:: Document section ::
--- START ---

Welcome to OneLife Ministries. This site is designed to lead you prayerfully into a heart experience of Divine Presence, Who is Love. While it focuses on Christian teaching, I hope persons of varied faiths will find inspiration here. Indeed, "God" can be whatever image helps us trust in the Sacred, by whatever means Grace touches us each. Please share this ministry with others, and please return soon. There is a new offering daily. And to be placed on the daily OneLife email list, to request notifications of new writings or submit prayer requests, write to briankwilcox@yahoo.com .
Blessings, Brian Kenneth Wilcox MDiv, MFT, PhD Interspiritual Pastor-Teacher, Author, Workshop Leader, Spiritual Counselor, and Chaplain.
You are invited to join Brian at his fellowship group on Facebook. The group is called OneLife Ministries – An Interspiritual Contemplative Fellowship. Hope to see you there. Blessings.
I dedicate this writing to all children who do not have a stable, loving home. May they receive all the love they need, and that all children deserve. Amen.

--- END ---

:: Data excerpt ::
--- START ---

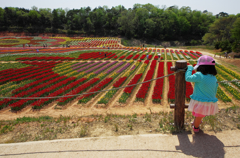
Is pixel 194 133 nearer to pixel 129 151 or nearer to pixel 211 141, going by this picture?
pixel 211 141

--- END ---

:: Problems to solve ::
1. What is the name of the Facebook group mentioned on the OneLife Ministries page?
2. Quote the OneLife Ministries page starting at "Blessings, Brian Kenneth" and ending at "children deserve. Amen.".
You won't need the listing for this.

:: The responses ::
1. OneLife Ministries – An Interspiritual Contemplative Fellowship.

2.
Blessings, Brian Kenneth Wilcox MDiv, MFT, PhD Interspiritual Pastor-Teacher, Author, Workshop Leader, Spiritual Counselor, and Chaplain.
You are invited to join Brian at his fellowship group on Facebook. The group is called OneLife Ministries – An Interspiritual Contemplative Fellowship. Hope to see you there. Blessings.
I dedicate this writing to all children who do not have a stable, loving home. May they receive all the love they need, and that all children deserve. Amen.